Earlier this week, a new episode of The Boston Globe’s investigative podcast Gladiator, which delves into the history of fallen New England Patriots tight end Aaron Hernandez and the use of drugs in the NFL, revealed club doctors routinely administer shots of Toradol to a long line of players before each game, and sometimes even before practice.
The widespread use of Toradol was first thrown into the spotlight when former NFL players sued the league in 2011, claiming they were not adequately informed of its serious effects that lingered long after their careers had ended.
Below, we take a closer look at the prescription drug, Toradol, and its risks and benefits as a substitute for opioid painkillers.
What is Toradol (ketorolac)?
Toradol is an anti-inflammatory drug similar to over-the-counter treatments like aspirin, ibuprofen, and naproxen, only much more powerful and requiring a prescription. It’s great for relieving severe short-term pain without being addictive, but also comes with a high risk of internal bleeding and kidney problems—including kidney failure—when used for an extended period of time.
What is Toradol used for?
Toradol is very effective for treating moderate to severe pain. It starts working quickly (about 15 minutes after administration) and can last up to 6 hours. It’s often prescribed for post-surgery pain and acute migraines, but also for chronic migraines when other treatments haven’t worked.
Although Toradol is available as a tablet, Toradol injections are usually recommended for initial relief and are administered intramuscularly, typically in the buttocks. For migraines, Toradol is used as an abortive therapy, which means it can stop a migraine during onset or after it has started.
Ketorolac also comes in two other forms: nasal spray and eye drops (for post-op eye pain or stinging).

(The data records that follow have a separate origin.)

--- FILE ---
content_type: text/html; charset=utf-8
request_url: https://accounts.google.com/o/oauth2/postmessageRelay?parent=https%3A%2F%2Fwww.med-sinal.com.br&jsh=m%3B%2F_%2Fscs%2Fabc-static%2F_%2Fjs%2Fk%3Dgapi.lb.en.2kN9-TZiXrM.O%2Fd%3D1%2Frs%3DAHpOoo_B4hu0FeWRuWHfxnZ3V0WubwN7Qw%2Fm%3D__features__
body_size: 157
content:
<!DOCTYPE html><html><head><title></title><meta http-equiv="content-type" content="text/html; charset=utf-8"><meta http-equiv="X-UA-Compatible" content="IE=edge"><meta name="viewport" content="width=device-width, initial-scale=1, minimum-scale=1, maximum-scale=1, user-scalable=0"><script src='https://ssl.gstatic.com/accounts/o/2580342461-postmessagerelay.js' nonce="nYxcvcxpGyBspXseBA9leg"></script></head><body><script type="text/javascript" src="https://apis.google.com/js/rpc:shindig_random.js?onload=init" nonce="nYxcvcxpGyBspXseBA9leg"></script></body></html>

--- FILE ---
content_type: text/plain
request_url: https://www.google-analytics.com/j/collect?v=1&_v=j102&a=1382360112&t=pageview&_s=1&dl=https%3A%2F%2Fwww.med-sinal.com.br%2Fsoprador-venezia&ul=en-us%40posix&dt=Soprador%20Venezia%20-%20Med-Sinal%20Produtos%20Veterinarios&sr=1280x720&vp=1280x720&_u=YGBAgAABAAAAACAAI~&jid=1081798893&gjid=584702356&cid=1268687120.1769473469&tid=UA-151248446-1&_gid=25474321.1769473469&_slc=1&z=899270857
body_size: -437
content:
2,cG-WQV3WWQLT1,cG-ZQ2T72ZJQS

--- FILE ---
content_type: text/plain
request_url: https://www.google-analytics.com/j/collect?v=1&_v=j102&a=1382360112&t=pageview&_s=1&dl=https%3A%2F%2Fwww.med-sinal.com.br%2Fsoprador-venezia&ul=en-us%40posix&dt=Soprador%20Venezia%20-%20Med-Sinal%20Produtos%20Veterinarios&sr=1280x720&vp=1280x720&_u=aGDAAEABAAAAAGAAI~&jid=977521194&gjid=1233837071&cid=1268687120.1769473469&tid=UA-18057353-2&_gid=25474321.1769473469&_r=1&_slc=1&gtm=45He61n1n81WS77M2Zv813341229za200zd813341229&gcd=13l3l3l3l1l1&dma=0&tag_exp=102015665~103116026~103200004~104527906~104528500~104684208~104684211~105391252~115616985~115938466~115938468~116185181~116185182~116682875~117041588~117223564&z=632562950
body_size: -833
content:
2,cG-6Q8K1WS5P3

How much does Toradol cost?
Toradol is available as a generic, ketorolac, so it is inexpensive. Here are the GoodRx prices for available forms of ketorolac:
- 1 vial of ketorolac (1 ml of 30 mg/ml): $2.67
- 20 tablets of ketorolac (10 mg): $16.51
- 1 eye dropper of ketorolac (5 ml of 0.5%): $15.13
The nasal spray is branded as Sprix and is very expensive at $991 per package (5 bottles of 15.75 mg/spray).
Is Toradol a narcotic?
No, Toradol is not a narcotic, opiate, or controlled substance. Rather, Toradol is an NSAID drug, a safer, non-habit forming alternative to treat pain that requires opioid levels of analgesia or pain relief.
So, what’s the downside of Toradol?
As stated before, Toradol, as an injection or combined with tablets or nasal spray, is not to be used long term—which in this case, is anything over 5 days. Doing so will put you at serious risk for side effects often associated with NSAIDs like heart attack, stroke, stomach bleeding, and kidney damage.
Similarly, Toradol eye drops should not be used long term. The maximum amount of time you should use Toradol eye drops is 2 weeks after cataract surgery and 4 days after corneal refractive surgery. Prolonged use of any NSAID eye drops can seriously damage your eyesight.
Though Toradol may get a bad rap because of its history in the NFL, it can give considerable relief to those with migraine headaches and other types of short-term pain. It can also be relatively inexpensive since most forms are available as generics. Talk to your doctor if you think Toradol would be a suitable option for your pain, especially if you’ve been prescribed an opioid.